Glyph norming: Human and computational measurements of shape angularity in writing systems
Alexander Porto, Nikolai Huckle, Alexander Basalyga, Julio Santiago, Alexander Kranjec

TL;DR
This paper introduces a database of writing system glyphs with computational and human measures of shape angularity, enabling new research in cognitive science.
Contribution
The novel contribution is a validated open-access database of glyph angularity norms and tools for standardized glyph analysis.
Findings
Human judgments of glyph angularity correlate highly with computational measures like edge orientation entropy.
The database includes 3,208 glyphs from diverse writing systems with normed angularity data.

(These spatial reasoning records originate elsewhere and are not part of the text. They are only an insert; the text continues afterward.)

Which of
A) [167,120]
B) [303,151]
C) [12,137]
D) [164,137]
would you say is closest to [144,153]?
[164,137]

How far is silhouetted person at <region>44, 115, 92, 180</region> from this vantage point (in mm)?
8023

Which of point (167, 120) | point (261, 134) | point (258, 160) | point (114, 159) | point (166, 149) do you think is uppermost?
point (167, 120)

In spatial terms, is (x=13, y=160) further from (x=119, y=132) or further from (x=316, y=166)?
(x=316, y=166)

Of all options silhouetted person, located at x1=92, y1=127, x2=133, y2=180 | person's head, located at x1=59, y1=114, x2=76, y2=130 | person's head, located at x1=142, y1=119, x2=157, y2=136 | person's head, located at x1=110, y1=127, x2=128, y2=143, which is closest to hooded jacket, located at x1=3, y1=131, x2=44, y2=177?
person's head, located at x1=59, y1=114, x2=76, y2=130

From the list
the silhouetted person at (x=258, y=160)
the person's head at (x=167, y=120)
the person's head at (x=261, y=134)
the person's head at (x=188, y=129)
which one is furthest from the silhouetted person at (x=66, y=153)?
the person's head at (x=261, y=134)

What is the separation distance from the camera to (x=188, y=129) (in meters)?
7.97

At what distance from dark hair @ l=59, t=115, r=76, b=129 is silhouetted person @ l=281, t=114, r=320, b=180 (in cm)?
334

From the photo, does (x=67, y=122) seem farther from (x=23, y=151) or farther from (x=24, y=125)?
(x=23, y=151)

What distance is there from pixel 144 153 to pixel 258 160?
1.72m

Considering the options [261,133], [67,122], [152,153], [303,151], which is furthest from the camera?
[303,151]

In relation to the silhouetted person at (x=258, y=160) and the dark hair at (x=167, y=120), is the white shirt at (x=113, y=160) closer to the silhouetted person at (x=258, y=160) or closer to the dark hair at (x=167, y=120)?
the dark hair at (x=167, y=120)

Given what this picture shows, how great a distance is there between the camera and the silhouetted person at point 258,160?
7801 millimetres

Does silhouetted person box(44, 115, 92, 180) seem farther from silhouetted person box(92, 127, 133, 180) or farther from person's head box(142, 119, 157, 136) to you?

Standardized methods for glyph generation and transliteration are provided for independent research.
Abstract
Writing systems are an underused source of stimuli for behavioral and computational experiments in cognitive psychology, psycholinguistics, and anthropology, despite being ecologically relevant and systematically different in shape, structure, and orientation. One possible reason that glyphs of writing systems are not commonly used in behavioral research concerns their profound complexity. However, recent developments in computer vision (i.e., geometric shape analysis) offer tools to automatically assess their visual dimensions. The current work describes an open-access database of 3,208 glyphs from diverse writing systems that have been normed by computational analyses in terms of shape angularity using an array of measurements. We further validate these norms by obtaining human judgments of angularity for a subset of 400 glyphs and show that they correlate highly with computational…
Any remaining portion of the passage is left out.